··· Data records

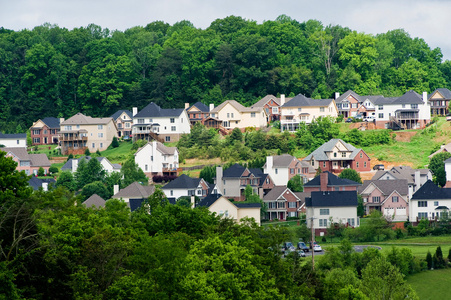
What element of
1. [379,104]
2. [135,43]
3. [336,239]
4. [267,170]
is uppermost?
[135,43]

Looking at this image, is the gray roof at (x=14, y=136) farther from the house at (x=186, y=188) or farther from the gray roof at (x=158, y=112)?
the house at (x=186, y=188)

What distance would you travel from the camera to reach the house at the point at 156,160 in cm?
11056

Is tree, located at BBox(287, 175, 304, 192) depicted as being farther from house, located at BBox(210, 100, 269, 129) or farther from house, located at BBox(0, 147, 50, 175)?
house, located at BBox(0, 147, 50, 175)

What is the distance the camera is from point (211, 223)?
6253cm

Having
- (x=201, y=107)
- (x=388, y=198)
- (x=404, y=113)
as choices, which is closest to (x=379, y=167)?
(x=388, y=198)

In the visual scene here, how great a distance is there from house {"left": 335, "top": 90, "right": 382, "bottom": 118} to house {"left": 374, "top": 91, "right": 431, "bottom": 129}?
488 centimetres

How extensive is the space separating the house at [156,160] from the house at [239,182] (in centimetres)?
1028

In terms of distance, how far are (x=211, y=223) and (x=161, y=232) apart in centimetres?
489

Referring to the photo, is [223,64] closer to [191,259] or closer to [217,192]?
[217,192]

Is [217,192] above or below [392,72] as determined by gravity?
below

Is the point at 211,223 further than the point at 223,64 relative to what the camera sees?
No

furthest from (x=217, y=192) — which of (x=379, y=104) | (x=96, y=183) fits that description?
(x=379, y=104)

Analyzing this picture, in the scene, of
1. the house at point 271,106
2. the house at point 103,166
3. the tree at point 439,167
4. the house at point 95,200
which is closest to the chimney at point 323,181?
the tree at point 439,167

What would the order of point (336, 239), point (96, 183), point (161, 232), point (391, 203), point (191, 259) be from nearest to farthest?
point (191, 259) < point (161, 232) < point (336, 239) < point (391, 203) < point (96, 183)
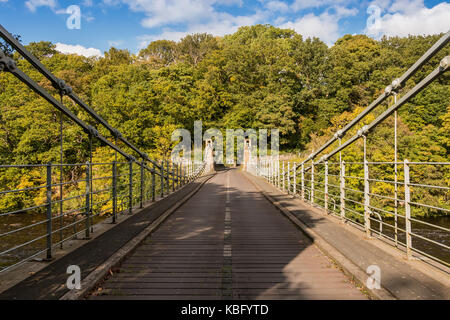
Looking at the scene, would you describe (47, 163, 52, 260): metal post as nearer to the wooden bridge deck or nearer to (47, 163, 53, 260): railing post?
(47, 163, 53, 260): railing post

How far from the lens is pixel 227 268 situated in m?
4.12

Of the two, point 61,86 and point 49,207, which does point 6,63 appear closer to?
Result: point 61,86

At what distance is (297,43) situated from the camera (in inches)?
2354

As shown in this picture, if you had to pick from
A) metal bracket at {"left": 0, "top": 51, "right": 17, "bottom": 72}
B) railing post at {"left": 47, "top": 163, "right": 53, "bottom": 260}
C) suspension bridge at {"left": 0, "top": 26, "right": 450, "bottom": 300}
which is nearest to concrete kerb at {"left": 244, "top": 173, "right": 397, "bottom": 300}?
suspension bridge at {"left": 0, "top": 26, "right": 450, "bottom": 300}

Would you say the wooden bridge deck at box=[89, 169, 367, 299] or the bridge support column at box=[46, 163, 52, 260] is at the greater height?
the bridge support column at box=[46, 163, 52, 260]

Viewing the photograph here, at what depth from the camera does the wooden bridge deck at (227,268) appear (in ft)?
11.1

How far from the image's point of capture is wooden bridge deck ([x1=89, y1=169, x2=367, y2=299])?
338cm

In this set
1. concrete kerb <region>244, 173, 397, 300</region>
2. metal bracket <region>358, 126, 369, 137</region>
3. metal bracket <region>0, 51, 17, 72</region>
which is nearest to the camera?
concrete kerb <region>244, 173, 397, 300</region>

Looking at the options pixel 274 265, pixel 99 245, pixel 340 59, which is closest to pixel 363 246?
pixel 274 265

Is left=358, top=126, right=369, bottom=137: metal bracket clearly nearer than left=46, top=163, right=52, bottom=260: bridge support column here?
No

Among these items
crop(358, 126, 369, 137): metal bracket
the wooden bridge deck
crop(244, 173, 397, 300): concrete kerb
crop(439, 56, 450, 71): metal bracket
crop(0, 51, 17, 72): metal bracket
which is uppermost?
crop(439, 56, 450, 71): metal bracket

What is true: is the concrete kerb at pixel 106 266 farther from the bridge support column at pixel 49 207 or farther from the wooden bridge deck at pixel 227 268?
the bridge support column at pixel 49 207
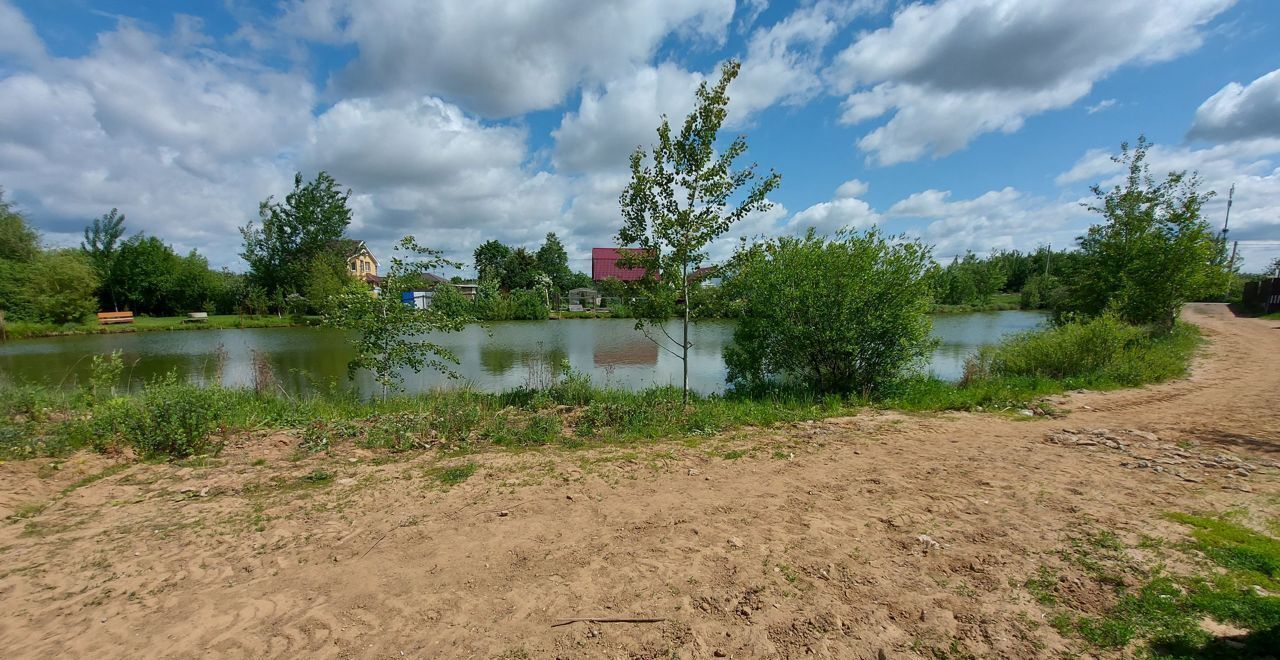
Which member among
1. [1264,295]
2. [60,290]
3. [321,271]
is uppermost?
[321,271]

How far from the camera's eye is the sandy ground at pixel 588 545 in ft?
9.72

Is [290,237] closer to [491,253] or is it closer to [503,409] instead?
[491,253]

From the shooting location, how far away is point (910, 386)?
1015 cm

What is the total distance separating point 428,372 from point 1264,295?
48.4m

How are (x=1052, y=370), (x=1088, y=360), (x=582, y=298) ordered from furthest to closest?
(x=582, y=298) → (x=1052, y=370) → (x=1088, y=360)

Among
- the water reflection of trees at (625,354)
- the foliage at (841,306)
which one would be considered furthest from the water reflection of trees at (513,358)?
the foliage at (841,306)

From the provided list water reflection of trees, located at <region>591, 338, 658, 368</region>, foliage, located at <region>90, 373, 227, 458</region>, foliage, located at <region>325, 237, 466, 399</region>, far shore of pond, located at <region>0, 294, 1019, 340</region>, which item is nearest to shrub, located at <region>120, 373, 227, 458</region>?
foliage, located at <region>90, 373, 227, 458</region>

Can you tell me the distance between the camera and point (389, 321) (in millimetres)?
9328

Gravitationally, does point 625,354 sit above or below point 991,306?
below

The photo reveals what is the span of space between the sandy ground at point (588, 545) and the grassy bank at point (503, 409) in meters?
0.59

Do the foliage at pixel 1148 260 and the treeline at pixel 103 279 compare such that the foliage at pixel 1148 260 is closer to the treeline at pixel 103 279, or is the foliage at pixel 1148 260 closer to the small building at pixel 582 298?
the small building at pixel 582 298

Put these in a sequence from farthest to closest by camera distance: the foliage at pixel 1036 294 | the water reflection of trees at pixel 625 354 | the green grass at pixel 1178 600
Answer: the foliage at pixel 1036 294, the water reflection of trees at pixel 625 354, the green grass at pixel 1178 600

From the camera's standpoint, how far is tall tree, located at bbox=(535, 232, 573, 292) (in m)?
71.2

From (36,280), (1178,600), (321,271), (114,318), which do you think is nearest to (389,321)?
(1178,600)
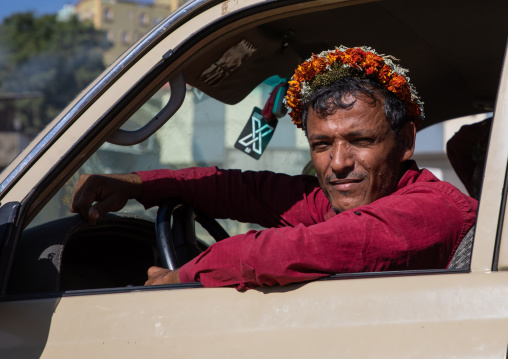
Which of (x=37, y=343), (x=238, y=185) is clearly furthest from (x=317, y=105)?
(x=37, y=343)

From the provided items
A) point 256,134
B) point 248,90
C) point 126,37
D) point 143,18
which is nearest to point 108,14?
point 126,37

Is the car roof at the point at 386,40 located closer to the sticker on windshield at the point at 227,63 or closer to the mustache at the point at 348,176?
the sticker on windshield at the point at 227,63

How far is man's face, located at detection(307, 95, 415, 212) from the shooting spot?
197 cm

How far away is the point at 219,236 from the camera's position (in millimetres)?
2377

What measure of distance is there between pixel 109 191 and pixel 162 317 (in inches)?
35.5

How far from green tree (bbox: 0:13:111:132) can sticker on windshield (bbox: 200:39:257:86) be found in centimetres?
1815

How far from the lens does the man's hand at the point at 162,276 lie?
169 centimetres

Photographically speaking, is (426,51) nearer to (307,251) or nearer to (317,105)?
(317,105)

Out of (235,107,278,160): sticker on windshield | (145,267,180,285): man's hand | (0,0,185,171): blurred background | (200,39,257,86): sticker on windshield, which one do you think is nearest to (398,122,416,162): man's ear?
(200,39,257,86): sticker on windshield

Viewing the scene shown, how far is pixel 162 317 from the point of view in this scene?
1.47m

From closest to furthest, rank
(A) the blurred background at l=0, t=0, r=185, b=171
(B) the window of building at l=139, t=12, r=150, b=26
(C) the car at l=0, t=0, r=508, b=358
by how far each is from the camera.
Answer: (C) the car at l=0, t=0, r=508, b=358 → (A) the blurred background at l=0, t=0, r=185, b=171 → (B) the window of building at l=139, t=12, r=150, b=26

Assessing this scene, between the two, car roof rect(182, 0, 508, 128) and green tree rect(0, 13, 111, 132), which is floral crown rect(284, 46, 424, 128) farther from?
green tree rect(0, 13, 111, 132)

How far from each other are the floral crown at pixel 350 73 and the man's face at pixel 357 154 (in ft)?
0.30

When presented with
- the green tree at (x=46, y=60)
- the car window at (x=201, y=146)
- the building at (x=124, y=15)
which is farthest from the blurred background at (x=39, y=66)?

······

» What you are asked to do:
Reproduce the lines word for word, starting at the line that contains "In the visual" and stopping after the line that contains "point (191, 259) <".

» The solution:
In the visual scene here, how great a distance is there from house {"left": 335, "top": 90, "right": 382, "bottom": 118} to house {"left": 374, "top": 91, "right": 431, "bottom": 129}?
488 centimetres

How extensive is the space separating the house at [156,160] from the house at [239,182] (in centimetres)?
1028

In terms of distance, how far are (x=211, y=223) and (x=161, y=232) apart in centimetres?
489

Referring to the photo, is [223,64] closer to [191,259] or closer to [217,192]?
[217,192]

Is [217,192] above or below [392,72] as determined by gravity?
below

Is the point at 211,223 further than the point at 223,64 relative to what the camera sees?
No

furthest from (x=217, y=192) — which of (x=379, y=104) | (x=96, y=183) fits that description?
(x=379, y=104)

Analyzing this picture, in the scene, of
1. the house at point 271,106
2. the house at point 103,166
3. the tree at point 439,167
4. the house at point 95,200
which is closest to the chimney at point 323,181?
the tree at point 439,167

What would the order of point (336, 239), point (96, 183), point (161, 232), point (391, 203), point (191, 259) be from nearest to farthest?
point (191, 259) < point (161, 232) < point (336, 239) < point (391, 203) < point (96, 183)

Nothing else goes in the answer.